Data to examine »
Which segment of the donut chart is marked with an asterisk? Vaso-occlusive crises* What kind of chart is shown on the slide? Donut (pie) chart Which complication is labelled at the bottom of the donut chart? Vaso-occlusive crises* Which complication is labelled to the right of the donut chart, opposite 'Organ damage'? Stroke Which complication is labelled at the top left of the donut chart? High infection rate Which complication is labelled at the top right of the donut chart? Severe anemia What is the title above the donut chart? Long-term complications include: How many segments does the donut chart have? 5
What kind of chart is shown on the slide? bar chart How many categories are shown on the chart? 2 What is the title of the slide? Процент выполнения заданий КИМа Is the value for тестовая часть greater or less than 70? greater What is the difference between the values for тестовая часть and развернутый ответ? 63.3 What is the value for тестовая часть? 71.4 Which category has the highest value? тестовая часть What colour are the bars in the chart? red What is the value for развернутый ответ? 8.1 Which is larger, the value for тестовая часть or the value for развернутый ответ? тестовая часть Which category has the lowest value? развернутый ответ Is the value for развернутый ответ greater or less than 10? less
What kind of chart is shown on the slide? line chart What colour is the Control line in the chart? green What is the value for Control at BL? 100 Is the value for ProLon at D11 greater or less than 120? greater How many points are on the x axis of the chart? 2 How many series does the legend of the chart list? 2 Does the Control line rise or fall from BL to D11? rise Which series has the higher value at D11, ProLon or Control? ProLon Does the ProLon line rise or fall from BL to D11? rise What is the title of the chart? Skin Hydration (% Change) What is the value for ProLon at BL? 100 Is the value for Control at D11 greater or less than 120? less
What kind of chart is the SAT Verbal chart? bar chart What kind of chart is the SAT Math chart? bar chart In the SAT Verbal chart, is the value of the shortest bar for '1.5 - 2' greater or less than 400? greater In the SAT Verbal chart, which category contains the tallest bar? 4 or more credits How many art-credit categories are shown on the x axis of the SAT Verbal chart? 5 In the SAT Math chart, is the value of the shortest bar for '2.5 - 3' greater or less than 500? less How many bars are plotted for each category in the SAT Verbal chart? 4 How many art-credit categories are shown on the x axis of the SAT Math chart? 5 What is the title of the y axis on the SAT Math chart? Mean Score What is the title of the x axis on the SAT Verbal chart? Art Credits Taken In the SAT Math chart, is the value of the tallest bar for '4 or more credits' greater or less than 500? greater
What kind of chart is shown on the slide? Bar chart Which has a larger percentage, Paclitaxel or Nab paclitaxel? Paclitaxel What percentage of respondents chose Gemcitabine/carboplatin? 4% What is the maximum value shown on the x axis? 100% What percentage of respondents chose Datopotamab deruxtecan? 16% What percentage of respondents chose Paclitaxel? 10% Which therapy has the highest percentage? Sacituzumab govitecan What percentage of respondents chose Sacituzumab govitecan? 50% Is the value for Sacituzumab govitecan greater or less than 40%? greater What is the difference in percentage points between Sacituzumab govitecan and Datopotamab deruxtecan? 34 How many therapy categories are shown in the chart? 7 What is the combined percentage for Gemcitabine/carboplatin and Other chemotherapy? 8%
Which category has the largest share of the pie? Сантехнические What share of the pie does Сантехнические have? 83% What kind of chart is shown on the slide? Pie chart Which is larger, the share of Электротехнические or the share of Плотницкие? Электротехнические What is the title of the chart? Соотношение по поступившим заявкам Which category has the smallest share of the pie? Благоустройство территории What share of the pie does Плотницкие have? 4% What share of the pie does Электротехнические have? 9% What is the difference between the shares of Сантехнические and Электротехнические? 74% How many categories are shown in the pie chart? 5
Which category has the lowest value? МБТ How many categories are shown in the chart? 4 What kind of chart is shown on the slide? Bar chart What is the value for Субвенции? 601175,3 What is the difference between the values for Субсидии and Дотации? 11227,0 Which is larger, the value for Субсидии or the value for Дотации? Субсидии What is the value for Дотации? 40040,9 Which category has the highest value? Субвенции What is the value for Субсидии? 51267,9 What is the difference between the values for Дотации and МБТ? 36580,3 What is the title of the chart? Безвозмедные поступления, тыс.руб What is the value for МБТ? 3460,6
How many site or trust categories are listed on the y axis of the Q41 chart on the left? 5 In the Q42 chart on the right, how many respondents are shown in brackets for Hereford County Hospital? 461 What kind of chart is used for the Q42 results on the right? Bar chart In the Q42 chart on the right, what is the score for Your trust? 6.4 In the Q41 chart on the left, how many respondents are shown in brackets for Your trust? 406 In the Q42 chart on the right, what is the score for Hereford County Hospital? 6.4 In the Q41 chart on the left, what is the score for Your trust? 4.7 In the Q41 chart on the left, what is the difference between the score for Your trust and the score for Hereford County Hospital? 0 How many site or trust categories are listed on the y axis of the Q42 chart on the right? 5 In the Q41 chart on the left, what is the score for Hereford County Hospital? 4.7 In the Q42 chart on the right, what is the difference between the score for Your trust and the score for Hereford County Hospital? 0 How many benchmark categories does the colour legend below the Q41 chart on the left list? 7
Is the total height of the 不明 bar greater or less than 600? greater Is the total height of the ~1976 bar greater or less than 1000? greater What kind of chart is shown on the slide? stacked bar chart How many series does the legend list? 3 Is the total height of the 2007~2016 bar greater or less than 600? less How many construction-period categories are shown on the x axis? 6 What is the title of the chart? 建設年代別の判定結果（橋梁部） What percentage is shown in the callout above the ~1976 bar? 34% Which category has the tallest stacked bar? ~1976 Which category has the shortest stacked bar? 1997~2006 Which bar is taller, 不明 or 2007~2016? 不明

What you are asked to do »
Could you copy out, unchanged, the stretch of the records from the very start through the line that contains "than 10? less"?

Your response »
Which segment of the donut chart is marked with an asterisk? Vaso-occlusive crises* What kind of chart is shown on the slide? Donut (pie) chart Which complication is labelled at the bottom of the donut chart? Vaso-occlusive crises* Which complication is labelled to the right of the donut chart, opposite 'Organ damage'? Stroke Which complication is labelled at the top left of the donut chart? High infection rate Which complication is labelled at the top right of the donut chart? Severe anemia What is the title above the donut chart? Long-term complications include: How many segments does the donut chart have? 5
What kind of chart is shown on the slide? bar chart How many categories are shown on the chart? 2 What is the title of the slide? Процент выполнения заданий КИМа Is the value for тестовая часть greater or less than 70? greater What is the difference between the values for тестовая часть and развернутый ответ? 63.3 What is the value for тестовая часть? 71.4 Which category has the highest value? тестовая часть What colour are the bars in the chart? red What is the value for развернутый ответ? 8.1 Which is larger, the value for тестовая часть or the value for развернутый ответ? тестовая часть Which category has the lowest value? развернутый ответ Is the value for развернутый ответ greater or less than 10? less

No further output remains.